What do you call the loo in your house?
d) We don't mention such things
You move into a new home and want to improve the garden. What is the first thing you do?
a) Ask around for the name of a good landscape designer
b) Spend £2,000 on this year's must-have ornamental grasses and shrubs
c) Plant begonias and busy lizzies in neat rows
d) Ask the prison governor for permission to grow some vegetables
At the last wedding you attended, how did the invitation come?
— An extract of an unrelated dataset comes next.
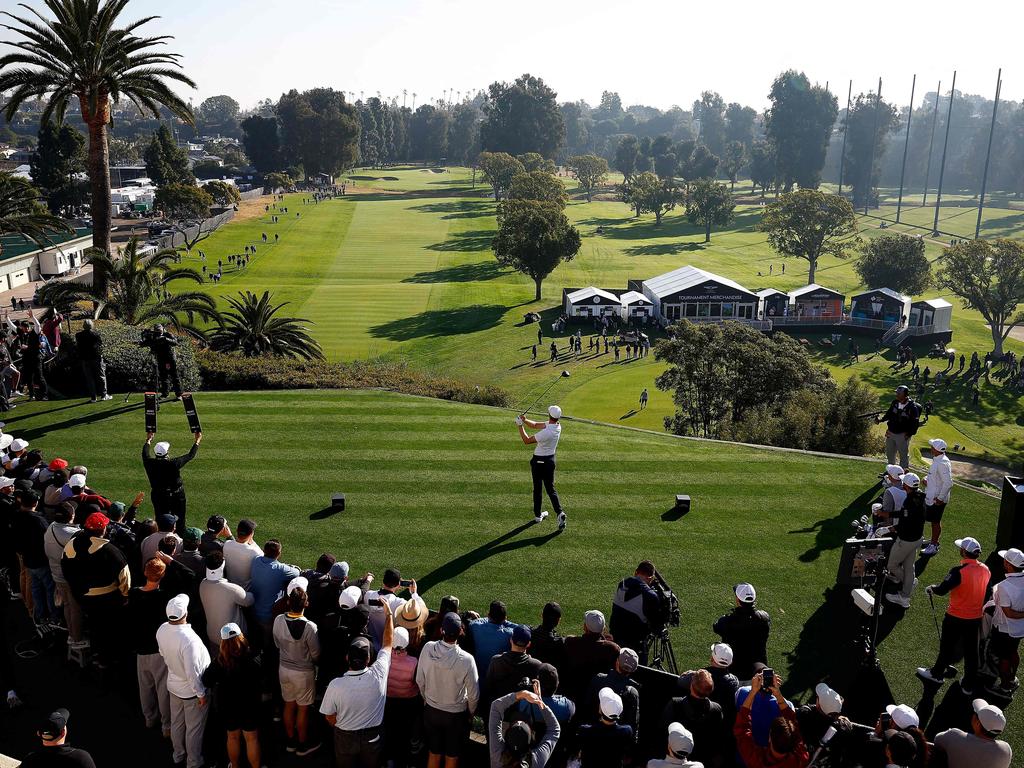 The Palisades fire is moving towards the Riviera Country Club, the proposed golf venue for the LA 2028 Games, with the course now in an exclusion zone. Photo: Getty Images/Ronald Martinez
a) On an embossed and gilded card
b) A card decorated with photos of the bride and groom on their holidays
c) By text message
d) Someone saw it on a Facebook page and Tweeted it
And the groom wore?
a) White tie and tails
b) A hired morning suit
c) A lounge suit
d) Back-to-front baseball cap
You fancy a cup of tea. Do you:
a) Take milk and three sugars
b) Prefer PG Tips to Tesco's own brand
c) Insist on a bone-china mug
d) Ring the bell for Carson
You wish to express an opinion on a story in the news. Do you:
a) Post a comment online signed broken-Brittan
b) Phone Radio Five Live from the van
c) Write a letter to The Times
d) Collar Dave at the point-to-point
A neighbour knocks on your door at night, explains that a family member is unwell, and asks for all noise to be kept to a minimum. Do you:
a) Not understand, the nearest house to yours being a mile away
b) Apologise profusely and say that the recording of early Baroque music will now be turned down
c) Tell him he's out of order, that you're within your rights, and then turn the Sky Movies Plus film you're watching up to full volume
d) Set your bull mastiffs on him
What do you think a dumb waiter is?
a) A small table on which drinks and small trays are placed
b) An orally disadvantaged service worker in a restaurant
c) One who doesn't know what today's specials are
d) Stupid Herbert working in café who deserves a good smacking
(For men) Do you think Pippa Middleton is:
a) Middle class and on-the-make
b) A bit posh
c) Way out of your league
(For women) Do you think Pippa Middleton is:
a) Middle class and on-the-make
b) Not as posh as she thinks she is
c) The party planner from hell
d) The kind of best-friend I wish I had
Your family cutlery is stamped with:
a) The family crest
d) "Property of Butlin's"
You work for the BBC, take its class test, and find you are neither 'elite' nor 'technical middle class'. Do you:
a) Shrug it off
b) Make a complaint to your department's anti-discrimination officer
c) Move to ITV
d) Seek professional counselling
You need a new car. Do you:
a) Ask around at the pub
b) Log on to eBay
c) Telephone your BMW dealer
d) Let your driver keep the old one
You are mentioned in the Society pages of a newspaper. This is because:
a) You are a case study in The Guardian
b) You placed a small ad in The Guardian
c) You announced your daughter's wedding in The Daily Telegraph
d) You let Tatler cover your fund-raiser
Your favourite bread is:
d) Mother's Pride
Which of these phrases do you most frequently see on the packaging of the food you buy?
a) "Fortnum & Mason"
b) "As seen on TV!"
c) "2 for 1!"
d) "Reconstituted meat product"
Your knowledge of Italian is:
a) Based on the Domino's Pizza menu
b) Comprised mainly of footballers' names
c) Much improved since you got the place in Puglia
d) Handy for Glyndebourne
Your conservatory is:
b) The biggest in the Close
c) Featured in Amdega's latest ad
d) More of a lean-to
Your dog has:
a) An Asbo
b) Its own place on the settee
c) Weak back legs, as Labradors tend to do
d) Had a good season
Your favourite high-street eaterie is:
b) Pizza Express
c) Angus Steak House
d) Ozzie's Kebabs
Do you have a regular…
a) ... organic vegetable delivery
b) ... colonic
c) ... spa-weekend break
d) ... argument with your spouse
Now check your scores...
How to score:
All (a) answers are worth 10 points; (b) 5; (c) 2; and (d) 0.
So what class are you?
35-50 points Middle class
25-34 Middle class
15-24 Middle class
5-14 Middle class
Fewer than 4 Middle class
Well, as a reader of this newspaper, what else did you expect?